**Exercise requirements:**
Quote the records that follow in full and exactly; leave out the pictures.

::::::::::

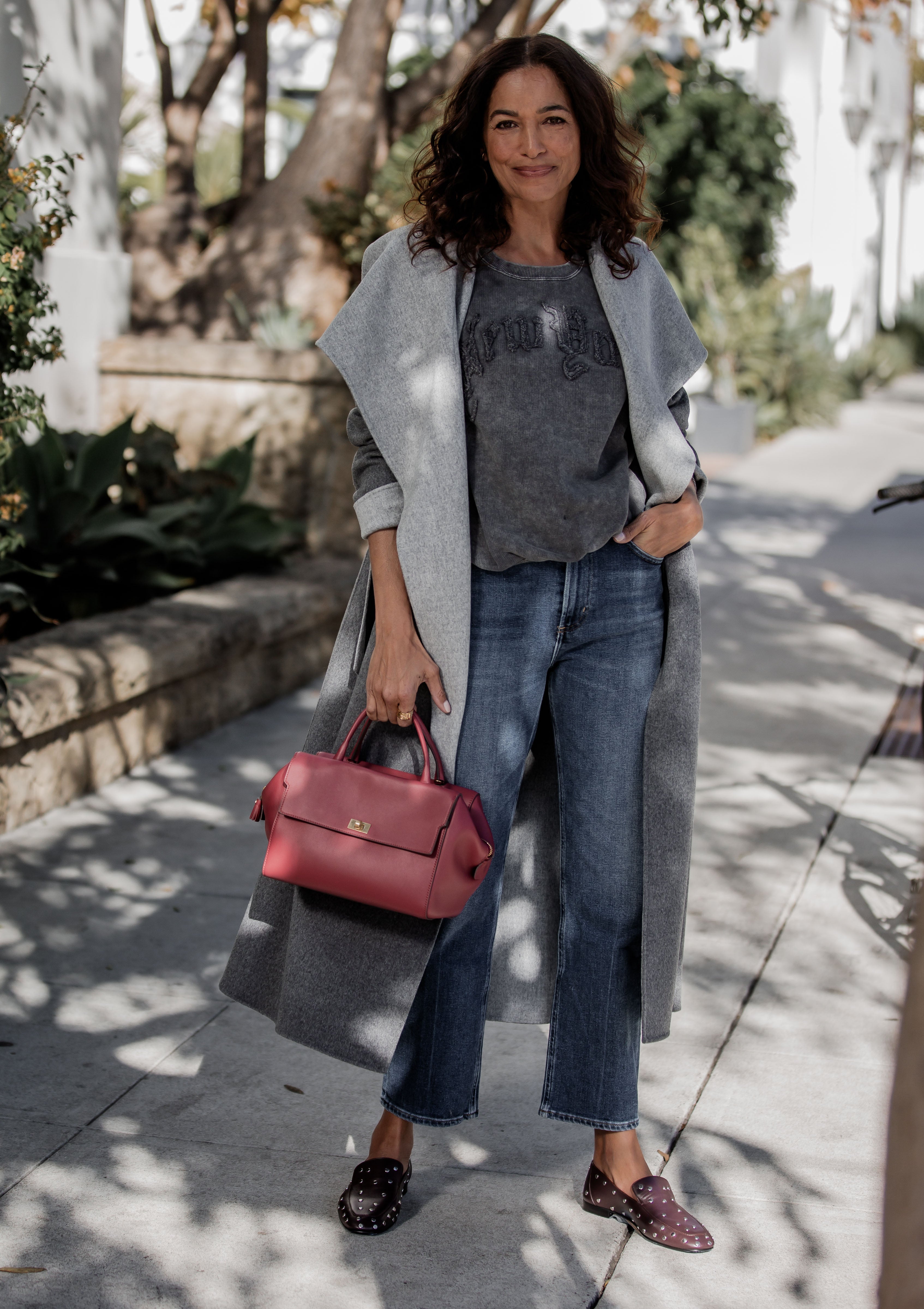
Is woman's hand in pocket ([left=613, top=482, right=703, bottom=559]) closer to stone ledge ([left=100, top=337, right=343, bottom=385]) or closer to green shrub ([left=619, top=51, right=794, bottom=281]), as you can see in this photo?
stone ledge ([left=100, top=337, right=343, bottom=385])

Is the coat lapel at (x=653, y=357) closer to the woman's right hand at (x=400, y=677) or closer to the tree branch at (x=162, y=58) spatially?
the woman's right hand at (x=400, y=677)

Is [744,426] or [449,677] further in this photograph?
[744,426]

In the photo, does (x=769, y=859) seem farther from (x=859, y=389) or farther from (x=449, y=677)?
(x=859, y=389)

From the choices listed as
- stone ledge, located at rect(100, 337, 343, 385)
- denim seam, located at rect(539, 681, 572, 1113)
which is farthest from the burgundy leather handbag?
stone ledge, located at rect(100, 337, 343, 385)

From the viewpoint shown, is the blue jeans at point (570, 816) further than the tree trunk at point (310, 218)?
No

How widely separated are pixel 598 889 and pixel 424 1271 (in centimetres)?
70

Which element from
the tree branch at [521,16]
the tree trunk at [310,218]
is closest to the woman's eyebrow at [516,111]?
the tree trunk at [310,218]

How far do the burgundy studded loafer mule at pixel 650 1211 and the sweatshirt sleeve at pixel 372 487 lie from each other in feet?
4.02

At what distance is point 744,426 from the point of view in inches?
570

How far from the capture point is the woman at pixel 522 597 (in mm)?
2301

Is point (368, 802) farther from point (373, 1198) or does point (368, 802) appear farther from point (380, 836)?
point (373, 1198)

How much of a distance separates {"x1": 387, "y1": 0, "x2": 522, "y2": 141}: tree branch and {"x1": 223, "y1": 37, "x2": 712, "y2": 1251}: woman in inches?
228

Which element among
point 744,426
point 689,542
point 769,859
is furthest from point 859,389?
point 689,542

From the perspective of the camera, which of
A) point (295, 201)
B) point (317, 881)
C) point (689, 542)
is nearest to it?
point (317, 881)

::::::::::

**Worked solution:**
Is woman's hand in pocket ([left=613, top=482, right=703, bottom=559]) closer to stone ledge ([left=100, top=337, right=343, bottom=385]) or closer to green shrub ([left=619, top=51, right=794, bottom=281]), as you can see in this photo?
stone ledge ([left=100, top=337, right=343, bottom=385])

Is the coat lapel at (x=653, y=357) closer to the woman's right hand at (x=400, y=677) or closer to the tree branch at (x=162, y=58) spatially?
the woman's right hand at (x=400, y=677)

Is [744,426] or [449,677] further in this photograph?
[744,426]

In the photo, does (x=769, y=859) seem farther from (x=859, y=389) or farther from (x=449, y=677)?
(x=859, y=389)

From the choices listed as
- stone ledge, located at rect(100, 337, 343, 385)
- denim seam, located at rect(539, 681, 572, 1113)
which is farthest from the burgundy leather handbag?
stone ledge, located at rect(100, 337, 343, 385)

From the viewpoint shown, is the blue jeans at point (570, 816) further than the tree trunk at point (310, 218)?
No

How widely separated are pixel 598 889 and pixel 424 1271 (in centimetres)?
70

Which element from
the tree branch at [521,16]
the tree trunk at [310,218]
is closest to the woman's eyebrow at [516,111]?
the tree trunk at [310,218]

How far do the burgundy studded loafer mule at pixel 650 1211 and the sweatshirt sleeve at pixel 372 487 lie from each other in feet?
4.02

At what distance is point 744,426 from the point of view in inches?
570

How far from the capture point is the woman at pixel 522 597 (in mm)?
2301

Is point (368, 802) farther from point (373, 1198) or does point (368, 802) appear farther from point (380, 836)?
point (373, 1198)

How much of a distance separates {"x1": 387, "y1": 0, "x2": 522, "y2": 141}: tree branch and {"x1": 223, "y1": 37, "x2": 712, "y2": 1251}: woman in inches?
228

Which element among
point 744,426
point 689,542
point 769,859
is furthest from point 859,389?
point 689,542

From the perspective of the camera, which of
A) point (295, 201)
B) point (317, 881)
C) point (689, 542)
is nearest to it?
point (317, 881)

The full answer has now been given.